I had convinced myself that it is ok that the score gets worse in some cases, but now I’m not so sure anymore. I’ll have to look into this.

Would you have time to do some sanity check of differing alignments, or better, check the alignment scores?

I don’t have so much time left before going on vacation.
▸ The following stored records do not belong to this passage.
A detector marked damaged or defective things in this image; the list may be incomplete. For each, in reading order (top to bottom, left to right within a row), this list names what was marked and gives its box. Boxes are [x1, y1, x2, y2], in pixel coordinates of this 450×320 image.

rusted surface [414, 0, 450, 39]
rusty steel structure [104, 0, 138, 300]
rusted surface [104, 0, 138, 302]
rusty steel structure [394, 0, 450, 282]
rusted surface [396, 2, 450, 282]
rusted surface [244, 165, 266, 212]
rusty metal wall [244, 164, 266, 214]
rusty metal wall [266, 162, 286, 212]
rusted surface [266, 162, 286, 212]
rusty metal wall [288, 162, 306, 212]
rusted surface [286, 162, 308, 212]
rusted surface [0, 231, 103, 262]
I will not be able to look at your files, but may have time for some other checks.

ksahlin commented 6 months ago

These two have the same score of course, but the difference is that the latter is left aligned.

I see. Not consistently left/right aligning indels could possibly explain the lower precision. Nice! I think we even saw it in a previous evaluation using WFA2, IIRC.

I had convinced myself that it is ok that the score gets worse in some cases, but now I’m not so sure anymore. I’ll have to look into this.

I had expected that we would never end up with lower score. But I realize I don't fully understand the consequences of the new approach. If we did a 'full' (semi-global) realignment before, compared to only extending the softclipped ends in this branch, maybe the sum of the scores of the aligned 'pieces' is lower than the semi-global score?

Related: When you extract the softclipped ends to extend, I see you only take the softclipped part:

const std::string query_right = query.substr(info.query_end);

perhaps there is a benefit of taking an overlapping part of the NAM, such as kor k/2? I understand the logic of the surrounding code and the CIGAR might become more complicated. But do you think this could be a reason for the change in score?